→ Given exercise
Can you return, unchanged, the lines of the data from the one containing "From the lens, how far is point (58, 425)?" through the final line?

→ Data rows
* * * * * * *
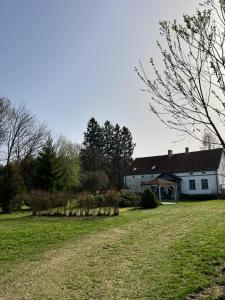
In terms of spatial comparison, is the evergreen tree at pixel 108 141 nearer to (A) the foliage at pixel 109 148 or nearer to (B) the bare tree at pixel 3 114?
(A) the foliage at pixel 109 148

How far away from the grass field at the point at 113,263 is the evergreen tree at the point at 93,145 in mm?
55058

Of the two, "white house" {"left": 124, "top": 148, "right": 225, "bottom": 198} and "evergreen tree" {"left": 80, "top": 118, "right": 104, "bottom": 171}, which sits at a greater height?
"evergreen tree" {"left": 80, "top": 118, "right": 104, "bottom": 171}

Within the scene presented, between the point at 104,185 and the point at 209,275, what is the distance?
164 ft

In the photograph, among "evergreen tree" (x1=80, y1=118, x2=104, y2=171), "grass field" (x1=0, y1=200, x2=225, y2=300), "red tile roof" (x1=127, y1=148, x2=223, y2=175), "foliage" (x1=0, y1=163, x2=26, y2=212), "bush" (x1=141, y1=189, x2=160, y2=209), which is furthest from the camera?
"evergreen tree" (x1=80, y1=118, x2=104, y2=171)

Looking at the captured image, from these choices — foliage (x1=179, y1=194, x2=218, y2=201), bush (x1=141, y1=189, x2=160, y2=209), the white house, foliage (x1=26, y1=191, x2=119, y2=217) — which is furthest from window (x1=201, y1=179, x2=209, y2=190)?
foliage (x1=26, y1=191, x2=119, y2=217)

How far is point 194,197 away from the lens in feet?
149

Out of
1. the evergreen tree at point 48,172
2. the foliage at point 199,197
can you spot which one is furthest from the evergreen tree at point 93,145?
the evergreen tree at point 48,172

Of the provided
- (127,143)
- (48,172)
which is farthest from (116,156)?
(48,172)

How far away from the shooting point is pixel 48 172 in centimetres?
3700

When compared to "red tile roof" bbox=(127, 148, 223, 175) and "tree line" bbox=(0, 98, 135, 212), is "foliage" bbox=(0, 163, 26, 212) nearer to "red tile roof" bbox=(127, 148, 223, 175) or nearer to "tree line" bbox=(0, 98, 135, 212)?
"tree line" bbox=(0, 98, 135, 212)

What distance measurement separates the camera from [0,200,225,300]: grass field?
736 cm

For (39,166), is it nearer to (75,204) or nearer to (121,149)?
(75,204)

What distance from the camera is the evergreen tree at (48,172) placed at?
37.0 m

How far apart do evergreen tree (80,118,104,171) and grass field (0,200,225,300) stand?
55.1 m
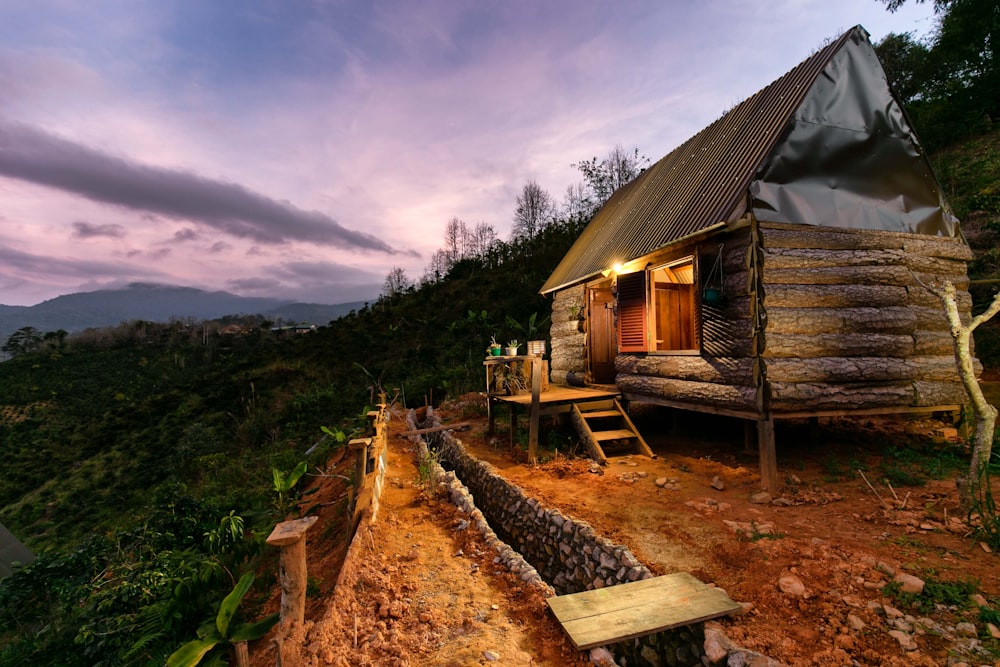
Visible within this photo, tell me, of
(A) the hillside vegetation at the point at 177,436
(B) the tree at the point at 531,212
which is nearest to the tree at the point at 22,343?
(A) the hillside vegetation at the point at 177,436

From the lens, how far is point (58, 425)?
89.4ft

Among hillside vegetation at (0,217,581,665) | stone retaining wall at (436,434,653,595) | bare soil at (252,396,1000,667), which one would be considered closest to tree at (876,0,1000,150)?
bare soil at (252,396,1000,667)

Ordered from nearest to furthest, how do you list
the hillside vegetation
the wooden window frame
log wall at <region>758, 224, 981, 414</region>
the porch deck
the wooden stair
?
the hillside vegetation → log wall at <region>758, 224, 981, 414</region> → the wooden stair → the porch deck → the wooden window frame

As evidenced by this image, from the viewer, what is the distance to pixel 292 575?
2.84 metres

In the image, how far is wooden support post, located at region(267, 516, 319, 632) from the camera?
2803 mm

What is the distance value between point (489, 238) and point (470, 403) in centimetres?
3789

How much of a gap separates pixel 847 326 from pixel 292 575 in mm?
7555

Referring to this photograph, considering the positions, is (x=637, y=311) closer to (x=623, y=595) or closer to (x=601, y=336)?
(x=601, y=336)

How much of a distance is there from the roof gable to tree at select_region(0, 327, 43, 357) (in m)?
63.3

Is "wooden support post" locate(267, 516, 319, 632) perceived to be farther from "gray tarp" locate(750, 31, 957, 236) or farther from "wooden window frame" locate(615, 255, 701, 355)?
"gray tarp" locate(750, 31, 957, 236)

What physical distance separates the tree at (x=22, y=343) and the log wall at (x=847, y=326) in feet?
210

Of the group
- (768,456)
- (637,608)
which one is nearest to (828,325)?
(768,456)

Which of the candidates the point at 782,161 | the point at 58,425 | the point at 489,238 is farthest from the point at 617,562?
the point at 489,238

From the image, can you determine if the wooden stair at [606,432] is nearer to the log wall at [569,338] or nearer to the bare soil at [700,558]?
* * * * * * *
→ Written answer
From the lens, how far is point (58, 425)?
89.4ft

Among hillside vegetation at (0,217,581,665) | stone retaining wall at (436,434,653,595) | bare soil at (252,396,1000,667), which one would be considered closest to tree at (876,0,1000,150)?
bare soil at (252,396,1000,667)

Ordered from nearest to furthest, how do you list
the hillside vegetation
the wooden window frame
log wall at <region>758, 224, 981, 414</region>
the porch deck
the wooden stair
?
the hillside vegetation → log wall at <region>758, 224, 981, 414</region> → the wooden stair → the porch deck → the wooden window frame

As evidenced by this image, from the viewer, what is the distance to pixel 292 575?
2.84 metres

In the image, how far is wooden support post, located at region(267, 516, 319, 632) from the camera?
2803 mm

What is the distance value between point (489, 238) and point (470, 403) in centimetres?
3789

How much of a gap separates pixel 847 326 from pixel 292 575 in mm?
7555

Referring to this photograph, considering the positions, is (x=637, y=311) closer to (x=623, y=595) or closer to (x=601, y=336)?
(x=601, y=336)

How much of a distance is there from the roof gable to tree at select_region(0, 327, 43, 357) (in m)?
63.3

Is "wooden support post" locate(267, 516, 319, 632) perceived to be farther from "gray tarp" locate(750, 31, 957, 236) or farther from "wooden window frame" locate(615, 255, 701, 355)?
"gray tarp" locate(750, 31, 957, 236)

What physical distance separates the tree at (x=22, y=343) and the log wall at (x=847, y=326) in feet?
210

Of the group
- (768,456)
- (637,608)
which one is nearest to (828,325)?
(768,456)

Which of the candidates the point at 782,161 | the point at 58,425 | the point at 489,238 is farthest from the point at 617,562?
the point at 489,238

From the image, can you determine if the wooden stair at [606,432] is nearer to the log wall at [569,338] or nearer to the bare soil at [700,558]?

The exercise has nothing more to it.